### Extract
-- Opening Marker --

Various opponents of abortion like to pretend that, if a woman has a right to seek an abortion, the law can do nothing to protect a fetus that a woman wishes to carry to term. But that pretense is nonsense.

As Diana Hsieh and I have argued, an embryo or a fetus is not a person, and a woman has a right to seek an abortion. However, that does not mean a fetus has no value: A fetus is enormously valuable to the pregnant woman and the father who want to have a child. Just as a woman has a right to abort a fetus, so she has a right to carry it to term, unmolested by others. Although the fetus does not have rights of its own, the pregnant woman has rights; thus, the government properly protects her body, its contents, and her choice to bring the fetus to term.

With that context in mind, consider the legal chaos that arose in a lawsuit against the St. Thomas Moore Hospital in Colorado.

As the Denver Post reports, in 2006 Lori Stodghill, who was seven months pregnant with twins. She went to the hospital’s emergency room, where she “suffered a blocked artery in her lung . . . went into cardiac arrest” and died. Her twins died, too. “Doctors couldn't save Lori and decided against a cesarian section to try to save the twins. [Lori’s husband Jeremy] Stodghill sued because he believes they should have performed the C-section,” the Post reports. Although Stodghill lost the case, his attorney has appealed to the Colorado Supreme Court.

-- Closing Marker --

Please reproduce, word for word, the part of the abortion text that opens with the words containing "As Diana Hsieh" and closes with "fetus to term.".

### Exercise data
-- Opening Marker --

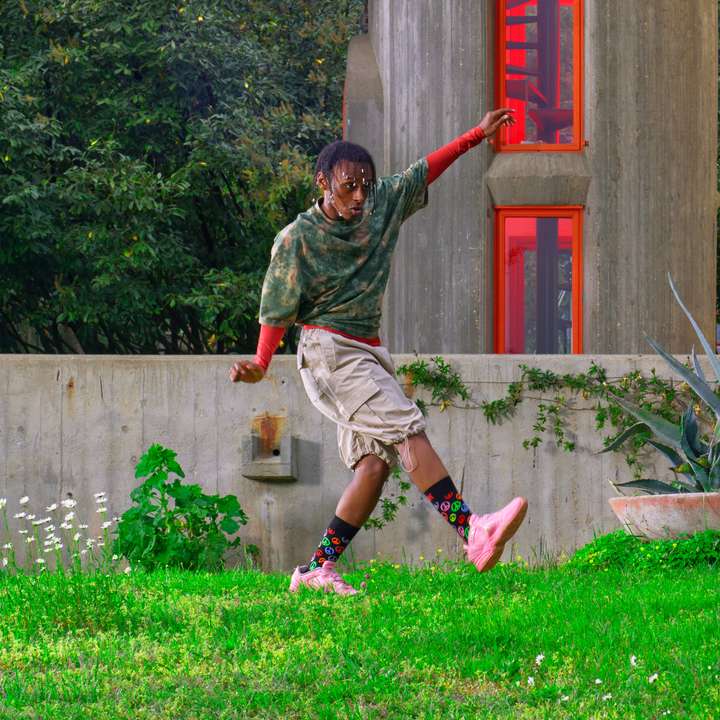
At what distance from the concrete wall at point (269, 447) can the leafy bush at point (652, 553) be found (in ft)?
3.75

-- Closing Marker --

### Solution to the exercise
As Diana Hsieh and I have argued, an embryo or a fetus is not a person, and a woman has a right to seek an abortion. However, that does not mean a fetus has no value: A fetus is enormously valuable to the pregnant woman and the father who want to have a child. Just as a woman has a right to abort a fetus, so she has a right to carry it to term, unmolested by others. Although the fetus does not have rights of its own, the pregnant woman has rights; thus, the government properly protects her body, its contents, and her choice to bring the fetus to term.